Die Jagd auf den Roten Apollo - pixAL Photography

Vor drei Jahren besuchte ich in Ausserberg, Wallis, den Kurs "Schmetterlingsfotografie" mit Thomas Marent. Damals hatte ich bei meiner brandneuen Canon EOS 6D die GPS-Funktion eingeschaltet und konnte so im Nachhinein genau sehen, wo ich welche Bilder gemacht hatte. Das brachte mich auf die Idee, noch einmal nach Ausserberg zu gehen, und das ebenfalls im Juni. Vor allem wollte ich den Roten Apollo erwischen, denn vor drei Jahren war ich bei den Apollos irgendwie nicht dazu gekommen, gute Fotos von ihnen zu machen. Vielleicht würden sie wieder an derselben Stelle anzutreffen sein.

Möge die Göttin der Schmetterlinge mir hold sein!

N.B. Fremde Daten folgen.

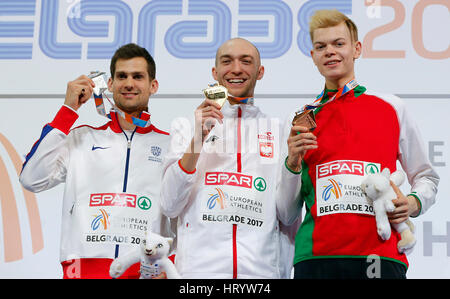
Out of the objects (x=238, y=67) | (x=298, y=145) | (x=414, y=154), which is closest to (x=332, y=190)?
→ (x=298, y=145)

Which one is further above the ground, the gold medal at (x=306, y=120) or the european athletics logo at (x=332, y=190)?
the gold medal at (x=306, y=120)

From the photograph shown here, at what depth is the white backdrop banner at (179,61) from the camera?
278 cm

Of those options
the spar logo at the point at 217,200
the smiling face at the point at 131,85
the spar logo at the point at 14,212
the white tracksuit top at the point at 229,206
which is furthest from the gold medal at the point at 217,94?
the spar logo at the point at 14,212

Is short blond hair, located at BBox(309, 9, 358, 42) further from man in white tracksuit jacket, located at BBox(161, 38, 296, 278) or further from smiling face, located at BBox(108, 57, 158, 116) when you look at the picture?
smiling face, located at BBox(108, 57, 158, 116)

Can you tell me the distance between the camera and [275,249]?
7.21 ft

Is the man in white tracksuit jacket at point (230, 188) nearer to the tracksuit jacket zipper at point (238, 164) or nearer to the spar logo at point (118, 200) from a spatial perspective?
the tracksuit jacket zipper at point (238, 164)

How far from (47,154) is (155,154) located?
0.41m

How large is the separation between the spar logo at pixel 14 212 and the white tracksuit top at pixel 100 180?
45 centimetres

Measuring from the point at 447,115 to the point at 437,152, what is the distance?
0.19 metres

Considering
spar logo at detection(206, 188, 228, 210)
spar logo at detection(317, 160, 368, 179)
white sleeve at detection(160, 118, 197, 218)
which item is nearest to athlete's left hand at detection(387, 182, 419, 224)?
spar logo at detection(317, 160, 368, 179)

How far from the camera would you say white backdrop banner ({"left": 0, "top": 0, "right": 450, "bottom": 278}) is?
109 inches

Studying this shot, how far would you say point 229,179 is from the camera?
87.8 inches
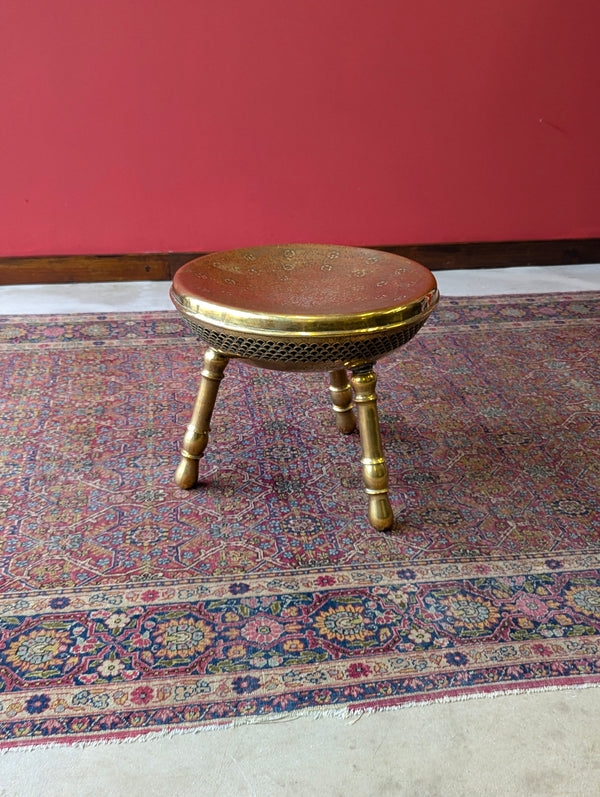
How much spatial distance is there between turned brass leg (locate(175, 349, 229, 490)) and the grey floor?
758 millimetres

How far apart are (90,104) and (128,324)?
1.02m

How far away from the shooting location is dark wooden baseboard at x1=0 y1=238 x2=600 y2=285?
3.40 m

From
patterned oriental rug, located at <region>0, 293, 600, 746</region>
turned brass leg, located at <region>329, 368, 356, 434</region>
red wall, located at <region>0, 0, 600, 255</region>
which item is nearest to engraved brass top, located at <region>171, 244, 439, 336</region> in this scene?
turned brass leg, located at <region>329, 368, 356, 434</region>

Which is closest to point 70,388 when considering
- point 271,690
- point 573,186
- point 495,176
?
point 271,690

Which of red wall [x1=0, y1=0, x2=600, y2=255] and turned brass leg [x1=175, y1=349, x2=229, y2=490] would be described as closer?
turned brass leg [x1=175, y1=349, x2=229, y2=490]

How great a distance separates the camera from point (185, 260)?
3.48 meters

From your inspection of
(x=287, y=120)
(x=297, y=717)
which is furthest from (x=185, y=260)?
(x=297, y=717)

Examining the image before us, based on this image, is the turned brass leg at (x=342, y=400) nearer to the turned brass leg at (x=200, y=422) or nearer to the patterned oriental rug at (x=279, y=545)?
the patterned oriental rug at (x=279, y=545)

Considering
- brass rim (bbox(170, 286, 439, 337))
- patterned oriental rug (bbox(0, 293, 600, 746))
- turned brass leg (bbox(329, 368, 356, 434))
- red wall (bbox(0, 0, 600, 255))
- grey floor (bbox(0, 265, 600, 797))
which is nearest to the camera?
grey floor (bbox(0, 265, 600, 797))

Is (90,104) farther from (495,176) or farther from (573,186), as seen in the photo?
(573,186)

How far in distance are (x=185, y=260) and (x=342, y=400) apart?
162 cm

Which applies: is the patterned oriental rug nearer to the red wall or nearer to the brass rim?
the brass rim

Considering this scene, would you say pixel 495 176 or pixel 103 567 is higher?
pixel 495 176

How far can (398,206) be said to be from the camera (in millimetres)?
3580
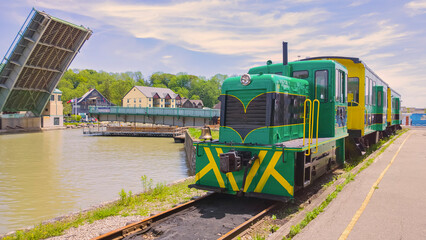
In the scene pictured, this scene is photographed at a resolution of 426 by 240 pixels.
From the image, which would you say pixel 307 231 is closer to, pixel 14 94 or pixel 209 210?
pixel 209 210

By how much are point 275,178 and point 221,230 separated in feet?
5.68

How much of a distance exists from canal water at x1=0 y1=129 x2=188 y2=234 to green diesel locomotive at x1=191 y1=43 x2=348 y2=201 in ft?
20.6

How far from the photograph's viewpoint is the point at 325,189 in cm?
820

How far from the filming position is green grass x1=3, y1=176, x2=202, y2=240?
582cm

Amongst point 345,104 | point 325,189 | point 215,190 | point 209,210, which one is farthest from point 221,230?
point 345,104

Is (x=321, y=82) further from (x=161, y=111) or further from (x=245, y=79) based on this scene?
(x=161, y=111)

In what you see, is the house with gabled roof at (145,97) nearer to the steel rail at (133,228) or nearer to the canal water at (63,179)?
the canal water at (63,179)

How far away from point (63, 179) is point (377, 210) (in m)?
15.0

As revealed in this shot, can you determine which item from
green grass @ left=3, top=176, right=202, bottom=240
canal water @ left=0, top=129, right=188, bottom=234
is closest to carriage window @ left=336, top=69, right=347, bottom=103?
green grass @ left=3, top=176, right=202, bottom=240

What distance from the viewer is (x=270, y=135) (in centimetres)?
689

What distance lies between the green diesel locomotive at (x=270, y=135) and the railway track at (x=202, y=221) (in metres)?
0.35

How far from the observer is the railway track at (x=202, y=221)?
203 inches

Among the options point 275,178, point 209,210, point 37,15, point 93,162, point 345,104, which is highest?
point 37,15

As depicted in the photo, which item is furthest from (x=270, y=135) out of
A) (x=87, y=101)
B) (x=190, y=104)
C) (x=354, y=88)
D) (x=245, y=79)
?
(x=190, y=104)
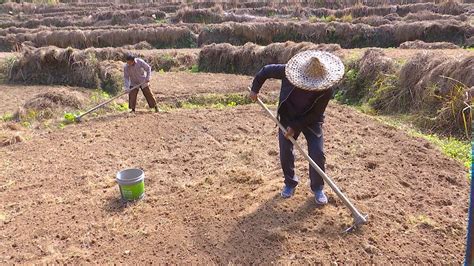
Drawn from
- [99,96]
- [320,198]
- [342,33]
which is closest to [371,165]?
[320,198]

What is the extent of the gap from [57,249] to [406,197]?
388cm

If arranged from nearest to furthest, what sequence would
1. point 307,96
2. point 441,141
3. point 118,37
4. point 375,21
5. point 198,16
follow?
point 307,96 → point 441,141 → point 375,21 → point 118,37 → point 198,16

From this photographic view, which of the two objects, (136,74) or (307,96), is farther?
(136,74)

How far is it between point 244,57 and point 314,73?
9.52 metres

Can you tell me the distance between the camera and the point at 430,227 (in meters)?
4.23

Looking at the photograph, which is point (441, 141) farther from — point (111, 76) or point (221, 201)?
point (111, 76)

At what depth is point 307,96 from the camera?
13.7 feet

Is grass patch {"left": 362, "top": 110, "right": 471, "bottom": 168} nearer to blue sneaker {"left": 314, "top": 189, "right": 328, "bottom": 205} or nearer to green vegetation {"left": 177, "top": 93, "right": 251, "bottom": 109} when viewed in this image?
blue sneaker {"left": 314, "top": 189, "right": 328, "bottom": 205}

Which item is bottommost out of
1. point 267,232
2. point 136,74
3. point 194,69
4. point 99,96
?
point 194,69

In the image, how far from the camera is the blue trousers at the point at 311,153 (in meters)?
4.35

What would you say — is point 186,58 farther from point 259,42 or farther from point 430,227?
point 430,227

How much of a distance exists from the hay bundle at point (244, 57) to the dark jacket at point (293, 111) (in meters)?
7.97

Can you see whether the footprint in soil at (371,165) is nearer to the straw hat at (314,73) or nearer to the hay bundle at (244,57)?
the straw hat at (314,73)

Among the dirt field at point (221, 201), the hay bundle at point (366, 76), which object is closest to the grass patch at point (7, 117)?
the dirt field at point (221, 201)
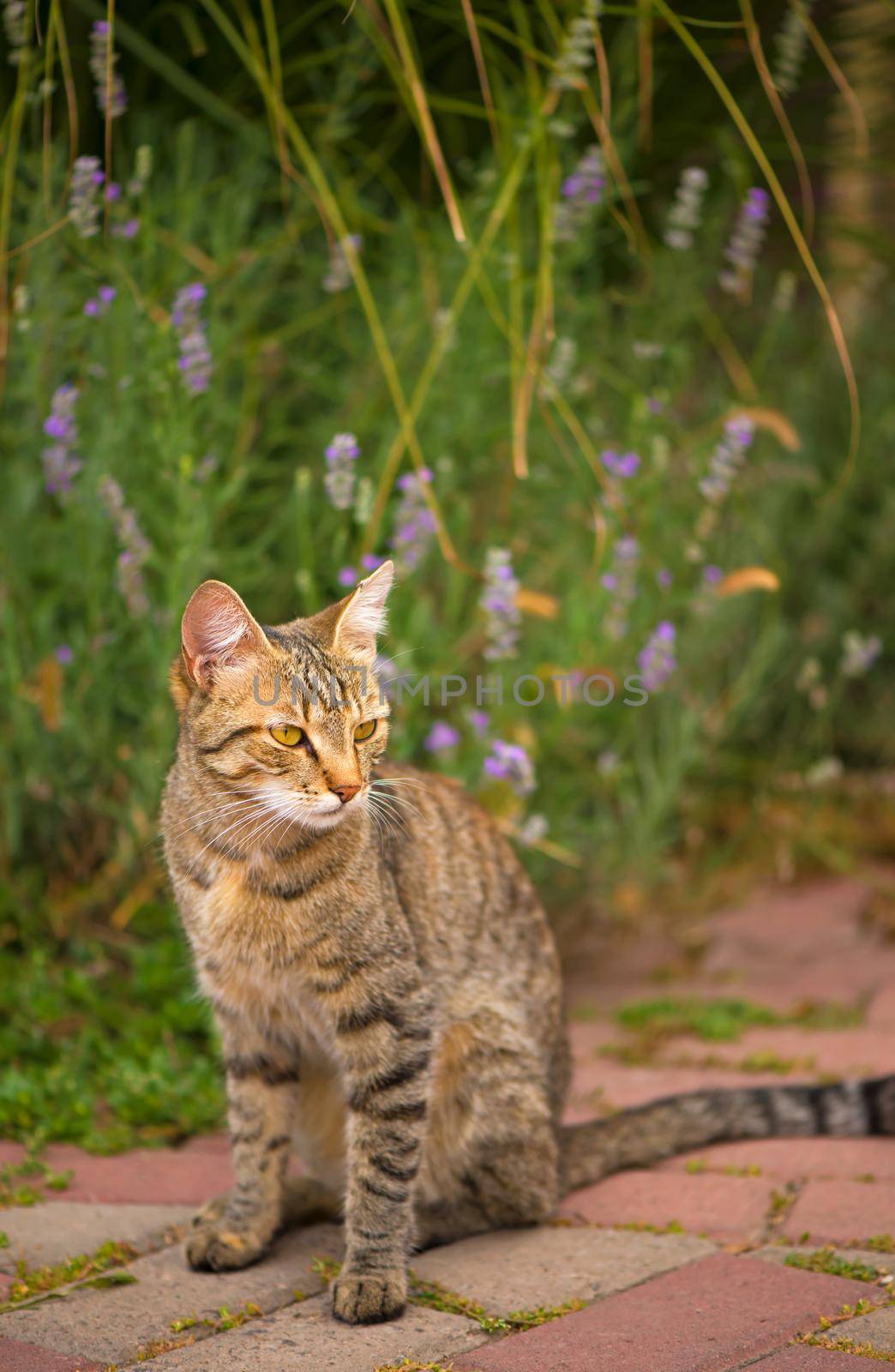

Erster Tag: Die Morgentour

Früh am Morgen war ich schon wach. Ich hatte kaum Schlaf gefunden, auch weil es so heiss war. Warum nicht aufstehen und noch vor dem Frühstück auf die Jagd gehen? Wenn die Falter noch schlafen und es noch nicht so heiss ist. Ich hatte gestern nach der Ankunft gegen Abend bereits in der Nähe des Hotels eine Erkundungstour gemacht. Auf Google Maps hatte ich vorher geschaut, wo es günstig sein könnte: Ein Landwirtschaftsweg quer durch ein Gebiet mit felsigen Stellen. Ich gehe nicht gerne an Orte, wo es Wanderer oder andere Zuschauer hat - oder schimpfende Bauern. Ich hatte auch bereits fotografiert, aber wirklich gute Bilder hatte es nicht gegeben. Denn es ist nicht nur sehr warm, sondern auch windig hier.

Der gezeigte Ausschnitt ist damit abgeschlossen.